This afternoon (10/24/13), from 4-7pm there will be a forum with New York State Education Commissioner Steve King at Albany’s Harriet and Stephen Myers Middle School on the implementation of the Common Core Standards in New York’s schools.
Expect it to be feisty. After all, the commission canceled his original round of forums after parents got cranky in Poughkeepsie about being lectured and then being interrupted during the modest comment period they got. Then this forum, the first of the hastily arranged replacements, was scheduled for 4-6pm, with people needing to line up beforehand to get a slot to speak, essentially shutting out a wide swath of parents. It was extended to 7 in the face of mockery about King not being able to take the heat, but I don’t know if that will actually allow a wider range of people who can’t make it there at 3:15 to speak.
Now while King is feeling the heat, it seems there’s also a need for more light around the subjects that parents and teachers are angry about. I’m no expert, but here are a few important points I’ve teased out that I think are good to keep in mind going in:
The Common Core Standards are standards, not curriculum. There are two major, very different sets of critiques of the standards themselves. One is a very serious concern that they emphasize academics too early, pushing kindergarteners on things like sight words and not recognizing the developmental appropriateness of play and a range of ages of reading onset. The other is a set of not-fact-based right-wing fear-mongering about how Obama wants to indoctrinate your kids to be “Soviet Men” who think evolution and climate change are real. Let’s be clear: outside of the early years, the standards are aiming for good things—critical thinking, cross-disciplinary connections, etc. And they weren’t created by Obama. Let’s not let the other critiques get drowned in that garbage.
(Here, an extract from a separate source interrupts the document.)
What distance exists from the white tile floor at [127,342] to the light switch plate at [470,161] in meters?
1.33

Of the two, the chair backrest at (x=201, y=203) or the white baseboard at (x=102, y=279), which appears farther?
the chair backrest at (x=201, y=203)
There is a big, humongous caveat to the “standards not curriculum” point. And that is that the common core is being implemented tied to even more high-stakes testing, multiple times per year. There are two major problems with this. First, there’s the whole bundle of problems with over testing itself that is just getting magnified: our kids losing so much learning time to tests, tests being horrible ways to measure many if not most children’s progress, high-stakes testing putting horrible, anxiety-inducing pressure on teachers and students alike, and teaching to the test. The idea that you can drive teaching by test results reduces to absurdity, quickly, as this teacher describes. This is the “education reform” movement
Second, if the tests are so damn important, then there’s unacceptable pressure to buy the curriculum put out by the corporations who make the tests. I’d like to see a law against any one company being allowed to produce both, frankly. That’s a racket that a first grader could identify as unfair.
So, the whole idea of teachers having freedom to figure out various ways to implement the Common Core Standards in their classrooms is great in theory, but it’s not panning out in reality, say too many teachers. And this is going to be even more true in the schools that face more pressure on test scores because of the socioeconomic struggles of their students. Other teachers point out that the curricula they’ve been handed has been hurriedly written and is untested, not “aligned” as the term goes, to even show that it really helps kids learn what they are supposed to learn. This is a train wreck.
At roughly the same time, leading to quite a bit of confusion, New York has also been rolling out a whole other set of teacher evaluation standards, which include some testing. Known as the APPR (Annual Professional Performance Review), they evaluate teachers based on improvements in scores on a state test (20 percent), a collectively bargained other testing assessment (20 percent), and a set of collectively bargained other measures. Because it’s negotiated at the local level, what this looks like varies. Measuring improvement versus absolute scores sounds like a good idea to me, but the problem is it has added even more time and emphasis on assessments, uncoordinated with the others.
New York has choices. Without demonizing the principles behind the Common Core Standards, we can still choose to put on the brakes and do this better. We can choose to hold all our kids to consistent, high, 21st-century standards without testing them to death, and let teachers teach. We need to let Commissioner King know that we expect him to make better choices going forward.